The pagans are coming!


When the banks in Iceland collapsed a year or two ago, having offered wildly exaggerated interest rates to attract investors from outside the country and then found that they couldn't afford to pay what they'd promised, some European governments - particularly Holland and Britain - exerted enormous pressure on the Icelandic government to repay their citizens who'd been affected. Britain went so far as to seize all Icelandic government assets.

Needless to say, this didn't go down well with the citizens of Iceland, who demonstrated in the streets against their bankers, their Government and the nations who were applying pressure.
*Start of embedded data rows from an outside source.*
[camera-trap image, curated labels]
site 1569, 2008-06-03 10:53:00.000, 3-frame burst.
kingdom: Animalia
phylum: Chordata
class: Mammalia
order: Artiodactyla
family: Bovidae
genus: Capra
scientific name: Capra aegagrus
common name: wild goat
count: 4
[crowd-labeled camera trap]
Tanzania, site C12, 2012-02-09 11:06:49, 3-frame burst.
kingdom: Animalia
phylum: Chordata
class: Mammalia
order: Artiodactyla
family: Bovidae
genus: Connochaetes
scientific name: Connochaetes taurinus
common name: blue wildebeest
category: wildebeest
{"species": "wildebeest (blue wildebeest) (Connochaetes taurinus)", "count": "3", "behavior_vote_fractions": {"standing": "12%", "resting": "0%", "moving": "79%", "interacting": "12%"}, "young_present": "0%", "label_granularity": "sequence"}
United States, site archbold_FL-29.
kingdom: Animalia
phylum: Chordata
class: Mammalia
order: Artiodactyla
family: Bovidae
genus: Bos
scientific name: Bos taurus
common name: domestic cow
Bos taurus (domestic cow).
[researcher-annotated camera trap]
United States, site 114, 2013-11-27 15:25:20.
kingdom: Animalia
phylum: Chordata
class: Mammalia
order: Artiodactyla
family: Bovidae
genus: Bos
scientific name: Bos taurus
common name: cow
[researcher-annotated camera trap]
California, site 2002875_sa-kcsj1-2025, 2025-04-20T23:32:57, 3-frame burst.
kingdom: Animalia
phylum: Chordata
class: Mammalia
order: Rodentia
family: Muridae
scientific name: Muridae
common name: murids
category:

Indeed, some went further than merely demonstrating. The Reykjavik Grapevine reports:

A spell cast against Iceland's enemies by members of the Ásatrú Society at the start of the banking crisis has finally began to bear results.

Vísir reports that at the start of the 2008 crash, members of the pagan faith gathered to work magic with the dual purpose of protecting the country from harm, and also to drive away enemies who might approach (called "griðníðing", often erroneously translated as a curse).

As the Dutch government coalition is falling apart, and Gordon Brown [the Prime Minister of England] tumbles in popularity, it would appear the magic has begun to work, contends Ásatrú Society chieftain Hilmar Örn Hilmarsson.

The griðníðing against Gordon Brown, written in English, reads as follows:

In London town this lying clown
our land he drowns and shatters.
Gordon Brown is going down,
his good renown in tatters.

"It fortunately seems to have worked," Hilmarsson told reporters.


Er . . . well, yes, quite! However, I suspect Prime Minister Brown's current problems have far more to do with his political ineptness and the faults and failings of his Labor Party than they do with the 'spells' of an obscure Icelandic pagan cult. Still, one never knows . . . perhaps the British Conservative Party should make a donation to the Icelandic Ásatrú Society before the forthcoming General Election in Britain, to ensure their success?